The Scholar adjusted his ghostly spectacles, eyeing Mercury with his usual searching gaze. This time, though, there was some unease behind it.
“Best spill whatever it is,” Mercury said.
“You’ll not like it.”
“I have ‘liked’ very little these past two days.” Mercury motioned for him to proceed.
“I brought a few of my books with me, and I’ve been reading them since we arrived.” The Scholar tucked his arms behind his back, one hand clasping the other wrist. “I’ve learned something new on a topic of concern to you.”
“Phantomic memories?” Mercury had asked the learned specter about that phenomenon more than once lately.
Ghosts arriving at Aventine Manor had begun “remembering” things about him, things they couldn’t possibly know, things that could destroy everything Mercury had built and everything he kept hidden.
“We know that these memories can begin to surface when the ghost who gains them is in close and prolonged proximity to the person the secret is about.”
Mercury nodded. They had established that.
“The development of Phantomic memories,” the Scholar continued, “can, it seems, be contagious.”
“Contagious?” How could memories be contagious?
“It has been documented that even ghosts who have been in company with people in the past, sometimes for extended periods of time, without developing any new memories, can quite suddenly do so.”

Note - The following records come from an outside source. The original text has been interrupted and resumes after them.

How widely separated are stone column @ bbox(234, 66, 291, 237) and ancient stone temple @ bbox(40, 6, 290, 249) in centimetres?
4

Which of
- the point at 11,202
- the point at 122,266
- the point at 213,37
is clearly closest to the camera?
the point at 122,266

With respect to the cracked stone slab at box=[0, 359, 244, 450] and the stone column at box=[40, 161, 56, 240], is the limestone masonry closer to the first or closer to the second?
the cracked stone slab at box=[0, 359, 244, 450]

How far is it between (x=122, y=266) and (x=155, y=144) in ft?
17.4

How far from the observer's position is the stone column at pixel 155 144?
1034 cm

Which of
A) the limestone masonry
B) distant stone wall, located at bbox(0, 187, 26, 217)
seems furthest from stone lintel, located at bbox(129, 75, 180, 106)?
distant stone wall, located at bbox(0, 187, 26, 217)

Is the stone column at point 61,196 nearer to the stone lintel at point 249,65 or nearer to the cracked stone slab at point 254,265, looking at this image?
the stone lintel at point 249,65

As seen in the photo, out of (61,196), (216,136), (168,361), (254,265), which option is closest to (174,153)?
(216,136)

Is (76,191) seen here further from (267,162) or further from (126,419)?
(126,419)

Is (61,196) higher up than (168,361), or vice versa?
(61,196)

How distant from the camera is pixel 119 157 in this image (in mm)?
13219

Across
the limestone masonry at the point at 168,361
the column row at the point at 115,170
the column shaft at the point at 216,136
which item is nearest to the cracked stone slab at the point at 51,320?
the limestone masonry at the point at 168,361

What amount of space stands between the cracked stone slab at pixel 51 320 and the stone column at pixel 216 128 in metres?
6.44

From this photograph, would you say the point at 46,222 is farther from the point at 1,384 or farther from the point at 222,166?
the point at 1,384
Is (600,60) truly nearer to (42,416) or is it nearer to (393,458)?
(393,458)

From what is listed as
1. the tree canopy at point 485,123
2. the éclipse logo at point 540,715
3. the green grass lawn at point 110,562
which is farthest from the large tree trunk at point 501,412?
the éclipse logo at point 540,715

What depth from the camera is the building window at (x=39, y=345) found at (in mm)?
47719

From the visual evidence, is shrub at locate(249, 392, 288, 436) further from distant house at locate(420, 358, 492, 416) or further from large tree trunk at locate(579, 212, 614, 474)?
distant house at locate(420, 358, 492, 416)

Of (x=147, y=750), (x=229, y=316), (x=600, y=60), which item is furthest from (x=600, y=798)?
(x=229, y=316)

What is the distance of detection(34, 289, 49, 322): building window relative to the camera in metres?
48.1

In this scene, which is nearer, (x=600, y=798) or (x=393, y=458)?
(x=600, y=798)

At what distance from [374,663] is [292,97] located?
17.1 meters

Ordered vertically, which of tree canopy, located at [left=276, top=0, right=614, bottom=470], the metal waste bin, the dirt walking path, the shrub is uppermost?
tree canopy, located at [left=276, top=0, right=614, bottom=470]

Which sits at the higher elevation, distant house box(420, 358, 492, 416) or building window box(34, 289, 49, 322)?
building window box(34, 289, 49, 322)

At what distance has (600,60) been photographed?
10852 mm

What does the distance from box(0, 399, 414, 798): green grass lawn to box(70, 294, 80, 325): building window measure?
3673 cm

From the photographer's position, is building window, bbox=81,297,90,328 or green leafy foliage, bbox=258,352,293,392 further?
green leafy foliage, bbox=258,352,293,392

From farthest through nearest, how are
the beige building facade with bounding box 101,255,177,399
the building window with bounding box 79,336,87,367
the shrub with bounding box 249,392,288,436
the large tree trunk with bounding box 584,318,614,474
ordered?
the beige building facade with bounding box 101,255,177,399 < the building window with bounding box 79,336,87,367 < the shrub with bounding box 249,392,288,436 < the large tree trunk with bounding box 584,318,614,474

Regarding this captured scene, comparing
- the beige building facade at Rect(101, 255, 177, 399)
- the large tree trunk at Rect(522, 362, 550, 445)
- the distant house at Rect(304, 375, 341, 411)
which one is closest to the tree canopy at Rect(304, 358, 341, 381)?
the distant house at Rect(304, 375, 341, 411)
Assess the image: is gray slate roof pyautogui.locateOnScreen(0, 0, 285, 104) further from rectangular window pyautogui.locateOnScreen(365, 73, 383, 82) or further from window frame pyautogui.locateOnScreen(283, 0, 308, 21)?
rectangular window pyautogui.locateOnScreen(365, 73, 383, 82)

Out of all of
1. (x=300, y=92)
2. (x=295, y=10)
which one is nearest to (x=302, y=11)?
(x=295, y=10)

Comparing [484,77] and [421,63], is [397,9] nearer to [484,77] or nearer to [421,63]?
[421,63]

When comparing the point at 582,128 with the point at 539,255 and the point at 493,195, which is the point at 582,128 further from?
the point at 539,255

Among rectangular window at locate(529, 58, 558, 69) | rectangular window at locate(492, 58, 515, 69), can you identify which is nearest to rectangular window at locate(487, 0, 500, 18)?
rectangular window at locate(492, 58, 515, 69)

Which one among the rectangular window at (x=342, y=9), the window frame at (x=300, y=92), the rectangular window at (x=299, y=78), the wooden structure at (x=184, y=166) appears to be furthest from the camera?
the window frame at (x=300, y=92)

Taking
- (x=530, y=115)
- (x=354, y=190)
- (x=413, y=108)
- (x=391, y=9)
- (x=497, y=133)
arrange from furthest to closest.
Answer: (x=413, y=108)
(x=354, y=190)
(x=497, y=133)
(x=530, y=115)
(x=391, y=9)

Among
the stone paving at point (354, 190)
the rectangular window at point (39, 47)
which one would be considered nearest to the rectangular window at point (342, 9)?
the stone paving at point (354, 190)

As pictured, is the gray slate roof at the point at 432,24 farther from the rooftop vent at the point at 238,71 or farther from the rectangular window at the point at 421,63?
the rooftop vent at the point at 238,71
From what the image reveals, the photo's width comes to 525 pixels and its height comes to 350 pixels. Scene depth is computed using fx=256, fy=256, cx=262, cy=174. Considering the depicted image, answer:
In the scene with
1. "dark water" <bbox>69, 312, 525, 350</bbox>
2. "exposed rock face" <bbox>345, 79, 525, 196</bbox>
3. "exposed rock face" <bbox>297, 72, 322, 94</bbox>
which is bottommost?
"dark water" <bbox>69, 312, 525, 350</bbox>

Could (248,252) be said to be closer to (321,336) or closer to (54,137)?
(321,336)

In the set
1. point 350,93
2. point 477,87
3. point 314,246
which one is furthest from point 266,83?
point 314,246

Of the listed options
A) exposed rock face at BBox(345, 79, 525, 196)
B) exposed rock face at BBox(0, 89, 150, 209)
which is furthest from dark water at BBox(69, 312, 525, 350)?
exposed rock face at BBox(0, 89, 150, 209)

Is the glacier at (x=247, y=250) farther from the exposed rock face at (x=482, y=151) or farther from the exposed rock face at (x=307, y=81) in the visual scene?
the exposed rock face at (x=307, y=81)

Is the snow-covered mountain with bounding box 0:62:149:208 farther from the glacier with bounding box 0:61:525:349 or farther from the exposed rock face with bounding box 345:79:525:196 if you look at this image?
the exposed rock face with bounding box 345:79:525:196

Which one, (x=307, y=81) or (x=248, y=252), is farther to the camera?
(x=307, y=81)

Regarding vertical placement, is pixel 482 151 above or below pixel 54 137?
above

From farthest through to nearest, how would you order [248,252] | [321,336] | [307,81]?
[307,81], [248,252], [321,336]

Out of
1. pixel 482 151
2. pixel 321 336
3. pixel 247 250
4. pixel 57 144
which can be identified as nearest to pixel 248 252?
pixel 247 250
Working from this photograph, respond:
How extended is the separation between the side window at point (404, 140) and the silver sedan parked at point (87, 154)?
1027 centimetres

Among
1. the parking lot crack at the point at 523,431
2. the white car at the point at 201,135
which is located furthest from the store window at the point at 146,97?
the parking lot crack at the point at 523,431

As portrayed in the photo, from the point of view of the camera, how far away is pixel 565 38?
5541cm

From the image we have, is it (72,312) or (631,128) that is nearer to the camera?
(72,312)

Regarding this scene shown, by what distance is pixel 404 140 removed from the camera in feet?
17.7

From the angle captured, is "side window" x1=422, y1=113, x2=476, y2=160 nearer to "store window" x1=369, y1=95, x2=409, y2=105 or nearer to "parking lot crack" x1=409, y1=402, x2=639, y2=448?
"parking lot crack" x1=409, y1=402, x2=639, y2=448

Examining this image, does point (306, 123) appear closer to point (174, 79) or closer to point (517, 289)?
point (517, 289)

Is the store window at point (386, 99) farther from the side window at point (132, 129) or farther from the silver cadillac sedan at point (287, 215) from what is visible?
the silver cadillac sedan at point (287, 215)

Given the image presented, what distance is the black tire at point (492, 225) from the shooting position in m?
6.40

“That sounds like a delay rather than an . . . infection.”
But the Scholar shook his head. “It has only ever been known to happen when a ghost already acquainted with a person comes into close proximity to a place or another person that is connected with the memory they suddenly acquire.”
Mercury swallowed thickly. “If a person were to bring his ghosts to London, a place where significant portions of that person’s past occurred, then one or more of those ghosts could become infected with ‘memories’ of that person they did not have before.”
“It’d seem so.”
Mercury dumped the boots off the nearby chair and sat.
The weight on his mind and the knot in his stomach were both growing.
“So, by returning to a place tied to his well-hidden past, this poor person would not only have to worry that every new ghost he crossed paths with might suddenly know things about him that they shouldn’t, but also that his own ghosts could, without warning, be in possession of his secrets as well? ”
“That’s the front and back of it.”
Blast it all.
“You would be far safer if you left London,” the Scholar warned.
Safer, perhaps. But alone again. And cowardly.
“I’m not leaving without Tacey, and no amount of personal danger will convince me to do otherwise.”